[start of SUPPLIED RECORDS]

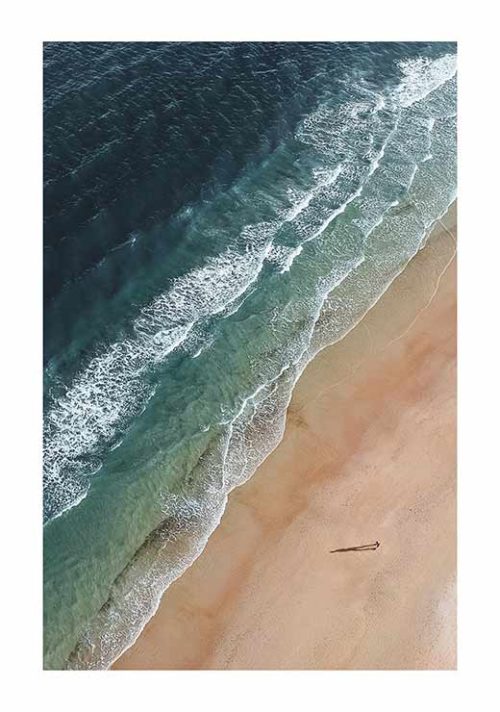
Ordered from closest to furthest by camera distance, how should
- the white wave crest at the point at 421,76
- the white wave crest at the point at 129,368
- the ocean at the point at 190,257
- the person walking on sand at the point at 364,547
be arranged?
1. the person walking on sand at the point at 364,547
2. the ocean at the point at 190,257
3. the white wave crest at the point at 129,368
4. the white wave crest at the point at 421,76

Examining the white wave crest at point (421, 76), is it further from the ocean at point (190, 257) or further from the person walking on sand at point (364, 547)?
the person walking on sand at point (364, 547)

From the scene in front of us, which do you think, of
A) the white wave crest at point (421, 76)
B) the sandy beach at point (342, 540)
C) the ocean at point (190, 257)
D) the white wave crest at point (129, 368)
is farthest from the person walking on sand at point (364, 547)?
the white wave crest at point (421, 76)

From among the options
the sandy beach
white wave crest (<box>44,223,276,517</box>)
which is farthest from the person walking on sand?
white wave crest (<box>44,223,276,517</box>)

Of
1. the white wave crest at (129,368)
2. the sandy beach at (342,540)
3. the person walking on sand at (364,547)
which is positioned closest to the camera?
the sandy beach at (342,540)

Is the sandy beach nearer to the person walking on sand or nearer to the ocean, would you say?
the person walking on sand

[end of SUPPLIED RECORDS]

REQUIRED TASK
Copy out the whole listing above word for word, omitting the pictures.

TASK RESULT
Ordered from closest to furthest by camera distance, how should
- the white wave crest at the point at 421,76
- the white wave crest at the point at 129,368
- the ocean at the point at 190,257
- the person walking on sand at the point at 364,547
be arranged?
1. the person walking on sand at the point at 364,547
2. the ocean at the point at 190,257
3. the white wave crest at the point at 129,368
4. the white wave crest at the point at 421,76

Examining the white wave crest at point (421, 76), is it further from the ocean at point (190, 257) or further from the person walking on sand at point (364, 547)?
the person walking on sand at point (364, 547)

From the scene in front of us, which do you think, of
A) the white wave crest at point (421, 76)
B) the sandy beach at point (342, 540)
C) the ocean at point (190, 257)
D) the white wave crest at point (129, 368)
is farthest from the person walking on sand at point (364, 547)?
the white wave crest at point (421, 76)

From among the options
the sandy beach
white wave crest (<box>44,223,276,517</box>)
which is farthest from the person walking on sand?
white wave crest (<box>44,223,276,517</box>)

Of
1. the white wave crest at (129,368)
2. the sandy beach at (342,540)
3. the person walking on sand at (364,547)
which is positioned closest to the camera?
the sandy beach at (342,540)

Is the sandy beach nearer to the person walking on sand or nearer to the ocean, would you say?
the person walking on sand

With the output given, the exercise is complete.